» TASK:
Answer these questions from the fracking text below.
(a) What radioactive substance may frack water carry when it comes back to the surface?
(b) Which contaminant is called a known carcinogen linked to leukemia?
(c) Which river supplies DC's drinking water?
== DOCUMENT SEGMENT
Luckily, we do not drill for gas in DC. But in communities where gas is drilled through a process called “hydraulic fracturing,” or fracking, it contaminates groundwater and emits noxious fumes into the air.
Fracking requires huge quantities of water, which is mixed with toxic chemicals and pumped into the ground to crack open layers of rock and release gas. Dirty energy companies involved in fracking refuse to divulge what chemicals they mix into their toxic solvent, under the guise of trade secret rules. When the frack water comes back to the surface it may also carry toxic chemicals and radioactive Barium, which often contaminate underground water supplies, rivers and streams.
Air and water contaminants released from fracking include:
- Benzene, a known carcinogen linked to leukemia, anemia, reproductive and developmental disorders;
- Toluene, which can affect the nervous system, cause irritation of the skin, eyes, and respiratory tract, and result in birth defects;
- Xylenes, which may cause irritation of the nose and throat, nausea, vomiting, gastric irritation, and neurological effects;
- Nitrogen oxides, which causes respiratory inflammation and aggravate asthma; and
- Methane, ethane and propane, which can cause rapid breathing, rapid heart rate, fatigue, vomiting, convulsions, and at greater exposure, coma and death.
The Potomac River supplies DC's drinking water. Gas is fracked in parts of the Potomac watershed.
====
== MATERIAL SUPPLIED
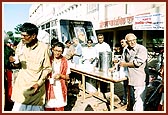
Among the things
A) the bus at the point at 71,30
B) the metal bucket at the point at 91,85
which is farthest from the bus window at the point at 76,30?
the metal bucket at the point at 91,85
====
» YOUR SOLUTION:
(a) Barium
(b) Benzene
(c) The Potomac River